2. Fla. Stat. §627(5)(c) requires the statement of charges must be furnished to the insurer by the provider and here there are indeed two separate providers, one of professional services and one of technical services, which might lead one to want for two separate billings. But the statute must be read as a whole and F.S. 627.736(5)(e) mandates “All billing shall, to the extent applicable, follow the Physicians Current Procedural Terminology CPT for the year in which services were rendered.”

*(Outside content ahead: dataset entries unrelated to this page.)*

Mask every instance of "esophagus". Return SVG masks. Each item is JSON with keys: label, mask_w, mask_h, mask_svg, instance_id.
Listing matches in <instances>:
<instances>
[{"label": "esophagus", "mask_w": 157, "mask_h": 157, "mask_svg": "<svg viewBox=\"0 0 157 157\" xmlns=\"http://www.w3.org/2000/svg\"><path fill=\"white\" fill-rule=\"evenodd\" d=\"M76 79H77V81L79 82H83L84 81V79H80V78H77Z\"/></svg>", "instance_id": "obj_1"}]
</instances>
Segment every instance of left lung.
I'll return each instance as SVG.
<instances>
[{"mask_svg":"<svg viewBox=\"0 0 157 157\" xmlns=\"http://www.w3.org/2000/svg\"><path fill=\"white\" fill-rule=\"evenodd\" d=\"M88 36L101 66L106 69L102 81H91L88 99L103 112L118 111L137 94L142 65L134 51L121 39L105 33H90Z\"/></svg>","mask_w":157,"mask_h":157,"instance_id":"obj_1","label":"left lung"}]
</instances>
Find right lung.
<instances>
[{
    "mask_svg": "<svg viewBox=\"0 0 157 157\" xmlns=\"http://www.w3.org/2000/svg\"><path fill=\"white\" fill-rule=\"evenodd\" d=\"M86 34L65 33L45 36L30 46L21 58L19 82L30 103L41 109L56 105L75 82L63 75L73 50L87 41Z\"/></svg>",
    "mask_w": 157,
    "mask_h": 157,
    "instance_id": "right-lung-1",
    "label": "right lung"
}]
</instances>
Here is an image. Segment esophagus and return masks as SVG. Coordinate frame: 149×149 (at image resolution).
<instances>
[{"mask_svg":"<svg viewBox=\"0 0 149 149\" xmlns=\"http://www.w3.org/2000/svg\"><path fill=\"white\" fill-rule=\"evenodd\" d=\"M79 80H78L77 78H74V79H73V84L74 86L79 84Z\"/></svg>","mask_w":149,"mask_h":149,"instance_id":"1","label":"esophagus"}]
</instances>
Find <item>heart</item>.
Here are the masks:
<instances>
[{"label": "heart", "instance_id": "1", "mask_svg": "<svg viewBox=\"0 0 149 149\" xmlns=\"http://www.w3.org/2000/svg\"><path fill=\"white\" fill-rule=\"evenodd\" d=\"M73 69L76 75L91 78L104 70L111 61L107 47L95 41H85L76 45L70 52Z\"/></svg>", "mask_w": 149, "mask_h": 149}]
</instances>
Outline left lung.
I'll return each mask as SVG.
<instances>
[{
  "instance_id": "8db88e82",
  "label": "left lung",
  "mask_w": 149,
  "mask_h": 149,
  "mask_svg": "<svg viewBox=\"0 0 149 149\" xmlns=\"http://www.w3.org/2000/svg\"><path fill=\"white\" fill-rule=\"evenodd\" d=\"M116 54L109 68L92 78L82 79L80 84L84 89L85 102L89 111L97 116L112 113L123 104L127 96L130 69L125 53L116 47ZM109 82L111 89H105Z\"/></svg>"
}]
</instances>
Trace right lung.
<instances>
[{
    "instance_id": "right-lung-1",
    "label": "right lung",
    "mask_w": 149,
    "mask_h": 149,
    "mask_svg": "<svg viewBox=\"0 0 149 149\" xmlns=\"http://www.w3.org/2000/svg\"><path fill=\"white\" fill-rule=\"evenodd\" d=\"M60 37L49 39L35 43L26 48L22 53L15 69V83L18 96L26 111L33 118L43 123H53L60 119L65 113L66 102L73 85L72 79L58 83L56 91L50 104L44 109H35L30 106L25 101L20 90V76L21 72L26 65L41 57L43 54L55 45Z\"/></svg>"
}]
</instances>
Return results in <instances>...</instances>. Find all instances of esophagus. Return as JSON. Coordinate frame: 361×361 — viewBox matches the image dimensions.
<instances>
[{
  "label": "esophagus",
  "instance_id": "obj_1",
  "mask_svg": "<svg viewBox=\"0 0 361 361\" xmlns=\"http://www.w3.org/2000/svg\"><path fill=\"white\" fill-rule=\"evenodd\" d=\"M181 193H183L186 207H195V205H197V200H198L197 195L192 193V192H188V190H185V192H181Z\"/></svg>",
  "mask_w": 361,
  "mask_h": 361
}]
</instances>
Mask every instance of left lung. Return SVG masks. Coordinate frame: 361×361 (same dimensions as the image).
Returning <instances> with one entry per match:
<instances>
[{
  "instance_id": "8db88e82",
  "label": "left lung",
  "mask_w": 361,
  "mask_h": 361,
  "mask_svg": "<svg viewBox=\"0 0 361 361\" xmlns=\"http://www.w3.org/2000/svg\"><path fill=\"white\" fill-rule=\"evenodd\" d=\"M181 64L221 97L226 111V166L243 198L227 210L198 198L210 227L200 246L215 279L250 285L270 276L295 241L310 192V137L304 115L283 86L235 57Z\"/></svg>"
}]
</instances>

3. Reading these two provisions together creates impossibility when third party payers have not established a modifier for technical billings. The Second Edition Principles of CPT Coding, published by the American Medical Association for the year 2001 has no billing code for the technical component and for reasons states: “the CPT nomenclature does not contain a coding convention to designate the technical component for a procedure or service. . . because it is designed for physicians. However, to make possible separate billings many third party payers have established modifiers and/or specific reporting policies for reporting the technical component. . . reporting and reimbursement policies vary among insurance companies.” The Second Edition Principles of CPT Coding instructs providers of the technical components to familiarize themselves with these various policies.
There being no substantial competent evidence that PROGRESSIVE has established any specific reporting policies for separate billing of technical components, and none being made known in the notice of denial, the Court finds that PROGRESSIVE has made it impossible for technical components services to be billed separately. Acknowledging that the law cannot be read in a manner that creates an absurdity, the Court finds therefore that OAKLAND PARK had provided legal timely notice of the loss. There being no affidavits or other proof by PROGRESSIVE to show a genuine material question of fact, Plaintiff is entitled to and hereby is granted Summary Final Judgment in the principal sum of $904.21 plus prejudgment interest from December 10, 2001 plus entitlement to reasonable attorneys fees and costs. The Court reserves jurisdiction to award interest, attorneys fees and costs.